Scalable High throughput Analysis of APS Image Datasets on ALCF Systems

Shilpika Fnu
Seminar

High throughput image analysis is critical for experimental sciences facilities and enables one to glean timely insights of the various experiments and to better understand the physical phenomena being imaged. We present the design and evaluation of the bank of filters, the core building blocks for image analysis. We identify an optimum set of filter banks, with the ability to switch between different types of filters which could be used for scientific evaluation and analysis in many imaging applications. Toward realizing this vision, we analyze x-ray video images of fuel spray from different combustion engines imaged with variation in fuel quantity, composition, and nozzle pressure. Of particular interest is the morphology of droplets of fuel within the spray: their size and scale varies along and across the spray pattern.  Extracting quantitative data can inform computational models to understand and improve engine performance.

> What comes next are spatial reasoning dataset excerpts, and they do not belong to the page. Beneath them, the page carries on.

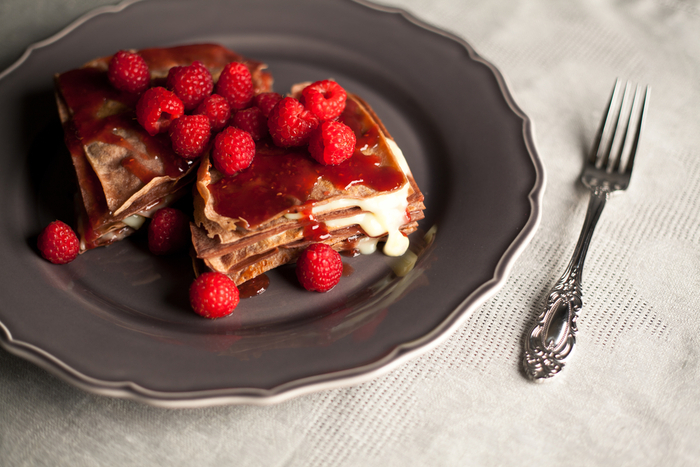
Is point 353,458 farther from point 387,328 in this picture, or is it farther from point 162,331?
point 162,331

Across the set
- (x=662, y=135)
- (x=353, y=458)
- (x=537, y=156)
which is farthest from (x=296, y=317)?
(x=662, y=135)

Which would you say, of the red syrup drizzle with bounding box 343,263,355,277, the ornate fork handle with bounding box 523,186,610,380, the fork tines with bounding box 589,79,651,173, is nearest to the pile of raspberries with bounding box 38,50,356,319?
the red syrup drizzle with bounding box 343,263,355,277

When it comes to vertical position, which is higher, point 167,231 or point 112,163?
point 112,163

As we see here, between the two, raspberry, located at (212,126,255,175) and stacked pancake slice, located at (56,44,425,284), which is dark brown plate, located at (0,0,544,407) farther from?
raspberry, located at (212,126,255,175)

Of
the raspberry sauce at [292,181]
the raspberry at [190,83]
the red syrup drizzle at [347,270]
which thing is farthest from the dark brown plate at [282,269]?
the raspberry at [190,83]

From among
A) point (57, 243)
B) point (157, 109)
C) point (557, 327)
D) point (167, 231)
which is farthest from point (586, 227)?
point (57, 243)

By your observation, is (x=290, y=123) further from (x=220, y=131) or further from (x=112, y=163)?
(x=112, y=163)

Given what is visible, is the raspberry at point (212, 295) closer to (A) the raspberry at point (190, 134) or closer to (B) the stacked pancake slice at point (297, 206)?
(B) the stacked pancake slice at point (297, 206)
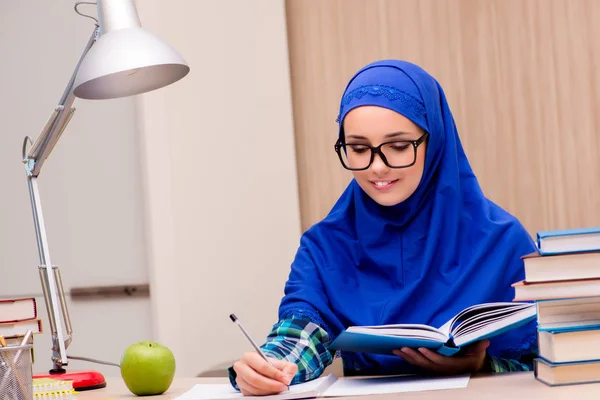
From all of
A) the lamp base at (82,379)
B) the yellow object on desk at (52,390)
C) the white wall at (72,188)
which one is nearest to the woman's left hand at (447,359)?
the yellow object on desk at (52,390)

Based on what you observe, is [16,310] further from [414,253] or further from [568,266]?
[568,266]

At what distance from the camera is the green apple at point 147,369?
1572mm

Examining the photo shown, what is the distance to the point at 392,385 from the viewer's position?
4.64ft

We describe our infrastructure developed with Apache Spark. The analysis workflow is scaled to 800 cores of the Cray Urika-GX system and the Cooley system for the Combustion engine dataset imaged at the Advanced Photon Source at Argonne National Laboratory and observe significant speedups. This scalable infrastructure now opens doors to the application of a wide range of image processing algorithms and filters to the large-scale datasets being imaged at various light sources.